4.5 Partitioning of POC and DOC in Taihu Lake

In Taihu Lake, the partitioning of total organic carbon into DOC varied from 40% to 76% and tended to fluctuate by approximately 62%. Thus, the partitioning of total organic carbon into DOC was slightly higher than that of POC. This is unlike the Ross Sea with occurrence of Phaeocystis blooms or deck incubations of coastal diatom blooms in Oregon, in which 89% and 78% of the accumulated organic matter were partitioned into POM, respectively (Carlson et al., 2000; Wetz and Wheeler, 2003). However, it was similar to those in Lake Soyang in Korea, a deep reservoir with cyanobacterial blooms, in which monthly DOC loading comprises more than 56% of the TOC loading (Kim et al., 2000). In addition, along with the increase of Chl a concentration from a low level in winter to a maximum level in July, ∆POC was comparable to ∆DOC, indicating that the cyanobacterial bloom contributed nearly equally to POC and DOC. These results further revealed the influence of phytoplankton community structure on the differential partitioning of organic carbon within various water systems (Carlson et al., 2000).

5 CONCLUSION

Our findings that POC, PN, PP, and DOC were significantly and positively correlated with Chl a indicated the substantial contribution of cyanobacterial blooms to POM and DOC in Taihu Lake. Moreover, the partitioning of total organic carbon into DOC was slightly higher than POC. Compared to winter and spring, elevated C:P and N:P ratios in POM and C:P and C:N ratios in DOM were observed during the dense cyanobacterial blooms in July. These ratios were representative of the algal production of C-rich POM and DOM. However, their subsequent decreases indicated that these C-rich POM and DOM can be easily assimilated. Furthermore, redundancy analysis revealed that Chl a explained most of the variations of C:N:P ratios in POM, whereas temperature, NO^- 3, and pH were significant explanatory factors for the variations of C:N:P ratios in DOM. The present study provides basic information on the food web, and may be helpful for understanding ecosystem structure in these eutrophic lakes.

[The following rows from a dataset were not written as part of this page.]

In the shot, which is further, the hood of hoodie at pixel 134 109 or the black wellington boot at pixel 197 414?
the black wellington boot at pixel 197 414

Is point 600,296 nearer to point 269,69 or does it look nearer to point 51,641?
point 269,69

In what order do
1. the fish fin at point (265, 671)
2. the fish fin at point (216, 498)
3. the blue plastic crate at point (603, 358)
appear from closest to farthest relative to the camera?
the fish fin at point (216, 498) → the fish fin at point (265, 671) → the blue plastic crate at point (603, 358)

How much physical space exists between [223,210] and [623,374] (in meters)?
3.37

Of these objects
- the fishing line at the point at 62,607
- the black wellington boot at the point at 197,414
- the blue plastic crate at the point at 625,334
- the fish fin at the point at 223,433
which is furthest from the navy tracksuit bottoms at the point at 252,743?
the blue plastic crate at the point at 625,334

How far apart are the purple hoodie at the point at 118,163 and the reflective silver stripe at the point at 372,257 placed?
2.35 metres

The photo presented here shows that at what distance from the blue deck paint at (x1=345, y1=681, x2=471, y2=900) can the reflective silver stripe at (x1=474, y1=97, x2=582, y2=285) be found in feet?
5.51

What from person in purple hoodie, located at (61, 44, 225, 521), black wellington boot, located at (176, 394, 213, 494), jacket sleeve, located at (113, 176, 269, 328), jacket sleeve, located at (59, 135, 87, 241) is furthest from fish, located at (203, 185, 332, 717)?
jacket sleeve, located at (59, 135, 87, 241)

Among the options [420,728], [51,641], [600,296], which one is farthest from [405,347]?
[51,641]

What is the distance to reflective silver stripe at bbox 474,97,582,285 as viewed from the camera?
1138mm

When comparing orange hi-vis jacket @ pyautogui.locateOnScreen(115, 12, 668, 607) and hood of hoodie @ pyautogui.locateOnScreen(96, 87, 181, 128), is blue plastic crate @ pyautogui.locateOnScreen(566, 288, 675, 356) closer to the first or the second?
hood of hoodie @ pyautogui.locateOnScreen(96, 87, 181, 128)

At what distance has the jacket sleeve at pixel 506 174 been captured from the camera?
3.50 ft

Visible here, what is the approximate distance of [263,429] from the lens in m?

Future studies are needed of the mechanisms as to how the cyanobacterial bloom derived organic matter is cycled in the food web.

6 DATA AVAILABILITY STATEMENT

The data that support the findings of this study are available from the corresponding author upon reasonable request.

7 ACKNOWLEDGEMENT

We thank the anonymous reviewers for their valuable comments in the previous version of this manuscript. We thank Taihu Laboratory for Lake Ecosystem Research (TLLER) for providing the monitoring data of phytoplankton. We appreciate CHEN Chao for his help for sample collection in the field.